Clearly it is not a great surprise that Uber would be all over this and they are. Their push was into Facebook Messenger, interesting as they are not interested in taking space on people’s devices they have over 40m active users every month anyway.

They already have a great and slick experience with the app and it looks like the addition to messenger is just to avoid any issues if someone is living in Facebook.

And ok not really a retailer but they are still a strong buying experience that translates across sectors.

I don’t have any data on the success of this for Uber, but with increasing pressure in their space, they are just making it easier than an easy thing to get across town. If they continue to do that then they circumvent all the press as consumers just love convenience and a slick service….end.

Taco Bell

These guys are obviously taking advantage of the US surge in first adoption of this technology and have their bot integrated into Slack.

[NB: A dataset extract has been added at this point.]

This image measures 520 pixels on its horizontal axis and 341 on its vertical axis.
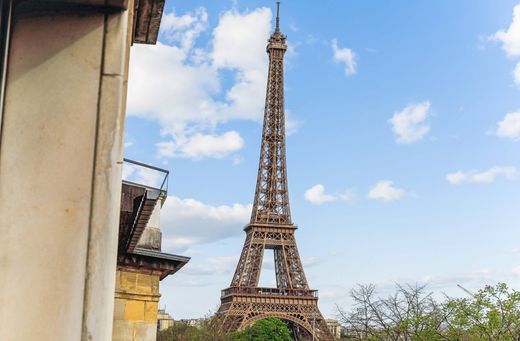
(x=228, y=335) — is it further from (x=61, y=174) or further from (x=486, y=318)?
(x=61, y=174)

This allows the customer to order from within the Slack app and from the initial enquiry right through to the sale, so a very useful use case for this type of food retail space.

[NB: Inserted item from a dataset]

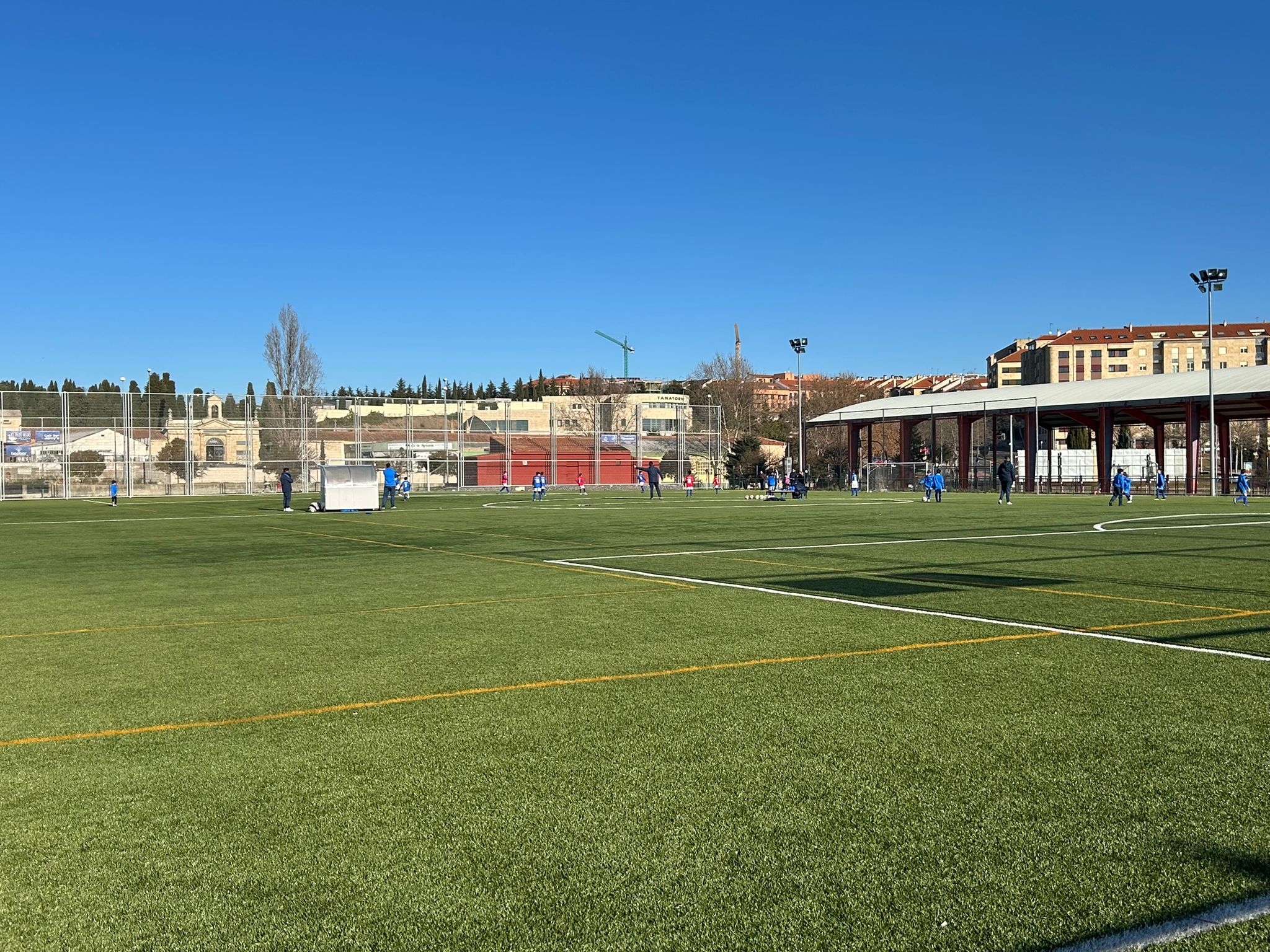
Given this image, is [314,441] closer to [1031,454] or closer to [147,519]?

They worked on adding a little character to the bot and allowing some further conversation routes, but the main journey was through the controlled sales process.

Now this makes it much easier to deploy and control as you are leading the customer, bar managing some simple queries, as you can see from the little animation, they also provide useful tips on what to ask for.

We could not see sight of this in the UK, so they look to only have this in the US - they have 25 locations in the UK, but their brand and the Slack usage may not be powerful enough to worry about this market yet.


Sephora has a style suggestion bot that allows you to pick and choose your best look based on understanding your skin tones and give simple access to information like tutorial videos and the like. This is a pretty simple application but it is super powerful and allows Sephora to get great use from their assets, in the above example it is a video on the lips.

Again, this example is just making it easy for the customer to get information whenever they want it and in an accessible way that works for them - this example is spun up in Kik that is aimed at Millenials and the like but that fits that audience. It starts off pretty prescriptively but can follow some different routes after it is on its way.

Overall this is a great marketing tool and follows the influencer routes for their audience.

So how do you get in on the action?

So how does this help use for small business? Of course that investment from the likes of 1-800 flowers was significant and it would be take some time to replicate this in a smaller business environment, but that does not mean that a small business has to take this on.

Some clear use cases for a retailer can be clearly to provide a personal shoppers for your own e-commerce. It doesn't have to be as sophisticated as the 1-800 example, but your business could start stepping towards this with some of the key features and mimic some of the simpler elements from the corporate and large brand examples.

These could include:

  • Simple assistive suggestions based around your own related products offer
  • Integrated faq sections from your site to cover of questions during the buying process
  • Initial seeding of a behaviour database based on the customers that can be used later

These are powerful but actually relatively simple options and actually make a huge impact to a sales process, allowing quality responses and assistance, without the intervention of a human. Looking at these examples you are setting up your framework and when you are doing stuff like capturing behavioural data, uo have the opportunity to allow your application to grow around this initial frameworks, avoiding the risk of a legacy.

So to be clear they are all great examples, but they are simply using the same core technology that is now within reach for a small or medium retailer. The big cost has already been picked up by the large businesses, they had first mover advantage which as a large brand his name is powerful and clearly worth the effort.